> Exercise aim: Beginning at the line that contains "Of that group" and continuing through the final line of the records, set out each line as an item in a numbered list, omitting any blank lines.

> Listed entries:
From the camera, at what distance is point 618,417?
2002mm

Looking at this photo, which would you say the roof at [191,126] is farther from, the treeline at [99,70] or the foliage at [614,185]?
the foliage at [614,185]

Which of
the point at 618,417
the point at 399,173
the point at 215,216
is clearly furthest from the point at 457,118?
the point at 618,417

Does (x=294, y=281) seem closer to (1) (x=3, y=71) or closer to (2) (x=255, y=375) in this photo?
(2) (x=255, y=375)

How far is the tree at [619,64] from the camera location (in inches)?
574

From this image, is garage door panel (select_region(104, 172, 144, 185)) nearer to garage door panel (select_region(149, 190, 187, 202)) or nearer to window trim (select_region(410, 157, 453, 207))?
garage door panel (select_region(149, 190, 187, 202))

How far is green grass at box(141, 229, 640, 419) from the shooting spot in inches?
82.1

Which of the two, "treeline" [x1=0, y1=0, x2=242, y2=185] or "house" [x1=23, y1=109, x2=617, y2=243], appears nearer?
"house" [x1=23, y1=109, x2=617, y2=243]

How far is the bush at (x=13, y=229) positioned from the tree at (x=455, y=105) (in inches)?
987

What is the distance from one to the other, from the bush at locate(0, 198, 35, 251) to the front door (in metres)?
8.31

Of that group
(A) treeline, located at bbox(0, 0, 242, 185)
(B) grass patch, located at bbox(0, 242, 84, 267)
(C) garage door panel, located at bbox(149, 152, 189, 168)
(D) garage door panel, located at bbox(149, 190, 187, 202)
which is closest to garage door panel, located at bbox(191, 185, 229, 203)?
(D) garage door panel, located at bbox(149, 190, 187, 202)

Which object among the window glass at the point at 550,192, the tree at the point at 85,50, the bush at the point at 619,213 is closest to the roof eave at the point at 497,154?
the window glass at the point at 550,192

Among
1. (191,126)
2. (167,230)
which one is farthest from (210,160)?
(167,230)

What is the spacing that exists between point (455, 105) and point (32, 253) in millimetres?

> Solution:
1. Of that group
2. (A) treeline, located at bbox(0, 0, 242, 185)
3. (B) grass patch, located at bbox(0, 242, 84, 267)
4. (C) garage door panel, located at bbox(149, 152, 189, 168)
5. (D) garage door panel, located at bbox(149, 190, 187, 202)
6. which is closest to garage door panel, located at bbox(191, 185, 229, 203)?
7. (D) garage door panel, located at bbox(149, 190, 187, 202)
8. Which object among the window glass at the point at 550,192, the tree at the point at 85,50, the bush at the point at 619,213 is closest to the roof eave at the point at 497,154?
9. the window glass at the point at 550,192
10. Among
11. 1. (191,126)
12. 2. (167,230)
13. which one is farthest from (210,160)?
14. (167,230)
15. What is the spacing that exists between point (455, 105) and point (32, 253) in millimetres?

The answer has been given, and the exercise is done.